Bioprosthetic heart valves have been widely used to replace diseased cardiac valves over the past 30 years because of their excellent hemodynamics, safety of insertion, low risk of infective endocarditis, and low rate of thromboembolism without long-term anticoagulation.1 These advantages, however, are frequently undermined by the relatively high rate of valve failure because of progressive calcification and degeneration of the valve cusps, particularly in younger patients (<65 years) and the pediatric population.2 One of the mechanistic factors responsible for bioprosthetic cuspal calcification is glutaraldehyde fixation.3,4 Manji et al.5 demonstrated a strong relationship between inflammatory infiltration (e.g., macrophages) and calcification in glutaraldehyde-fixed bioprosthetic valves. Because of the fact that studying artificial valves in a clinical setting is difficult, tissue samples have been subdermally implanted into rats. This method has some drawbacks as there is no direct contact between the experimental tissue and circulating blood; nevertheless, it has been deemed acceptable for studying xenograft calcification.6
Materials and Methods
Tissue Preparation and Rat Subdermal Implantation
Fresh cardiac valve tissue (aortic and pulmonary) and pericardium of Phoca groenlandica (Harp Seal) were harvested and transported in normal saline solution at 4°C to the laboratory. The hearts had been donated from the Department of Fisheries and Oceans, Iles de la Madeleine, Quebec, Canada, during the annual population-control program. The tissues were fixed with buffered glutaraldehyde solution 0.625% at pH 7.4 for at least 1 month. Fresh bovine pericardia were harvested from 18-month-old cows from a local slaughter house and were processed in the same manner as the Phoca groenlandica tissues. The pericardium of both Phoca groenlandica and bovine origin was cut into discs of diameter 8 mm. Leaflets from aortic and pulmonary valves of Phoca groenlandica were cut radially into three parts.

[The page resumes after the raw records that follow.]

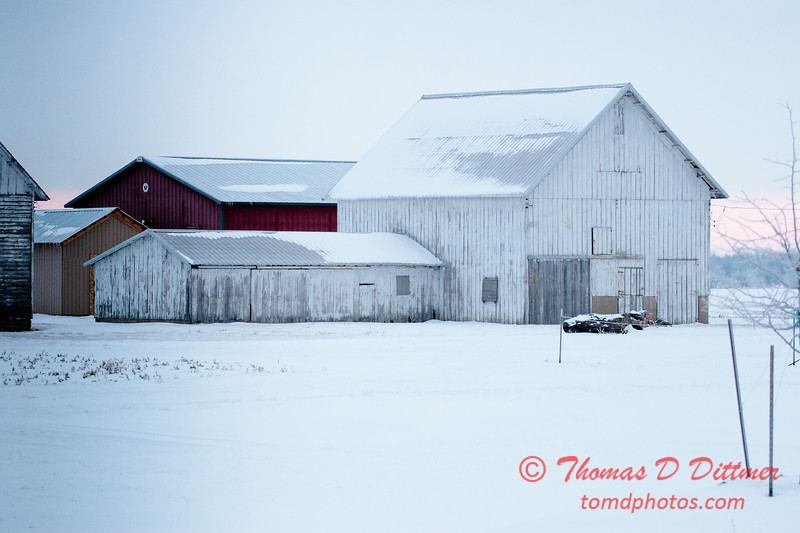 Farm buildings seen from historic Route 66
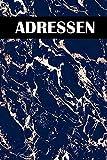Adressen: Adressbuch fr Senioren mit Register von A-Z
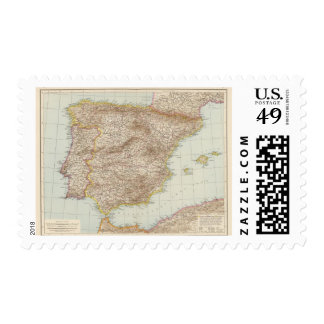 Map of Spain and Portugal Postage Stamp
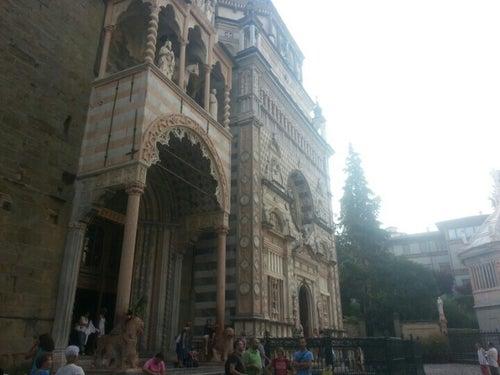 Piazza Vecchia_24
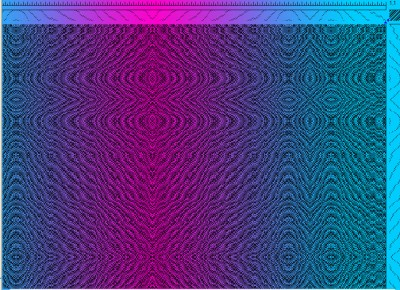 Color simulation with black weft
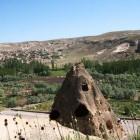 周りの景色が素晴らしい セリメ遺跡
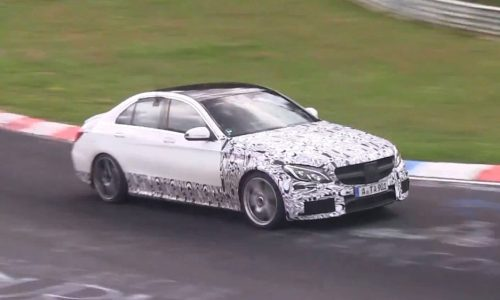Video: 2015 Mercedes C 63 AMG spotted, drive mode testing?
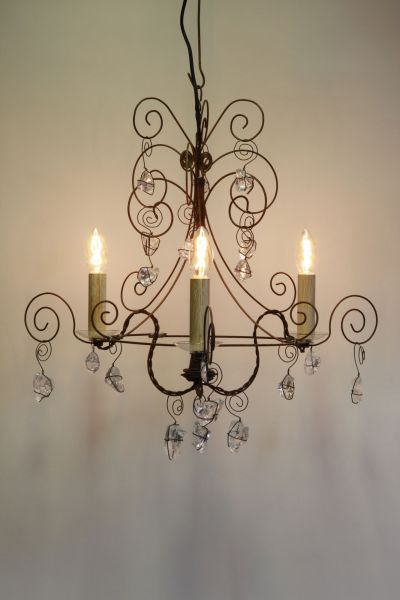 Lustre Stella 3 Lampes (finition bougie)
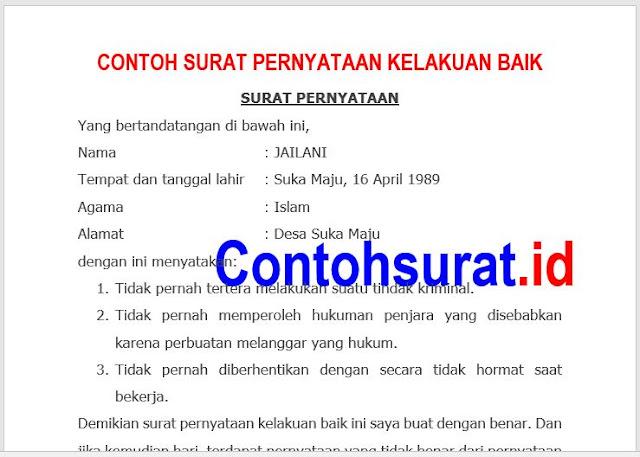 Permalink to Contoh Surat Pernyataan Kelakuan Baik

Four groups (eight rats/group) of juvenile Wistar rats, 12 days old and of female sex (Center for Experimental Surgery, Biomedical Research Foundation of the Academy of Athens), were selected along with their mother and had a free alimentation regime. Each rat received four fragments of tissue at the dorsum, through four separate incisions (two at each side) each of length 1 cm (Table 1). All tissues were rinsed three times in normal saline solution for 10 minutes each time before implantation.
The rats were anesthetized with continuous inhalation of 2% isoflurane, during the whole procedure. The operation was performed under sterile conditions using betadine (povidone iodine). After inserting the tissues at the pouches produced bilaterally, the incisions were closed with surgical clips. The rats were returned to their mother. After 21 days of free alimentation, the rats were euthanized by inhalation of CO2. All procedures were approved by the Animal Care Committee of the Academy of Athens and performed according to the Guide for the Care and Use of Laboratory Animals prepared by the Institutes of Laboratory Animal Resources, National Research Council and published by the National Academy Press, revised 1996 (NIH publication No. 85-23).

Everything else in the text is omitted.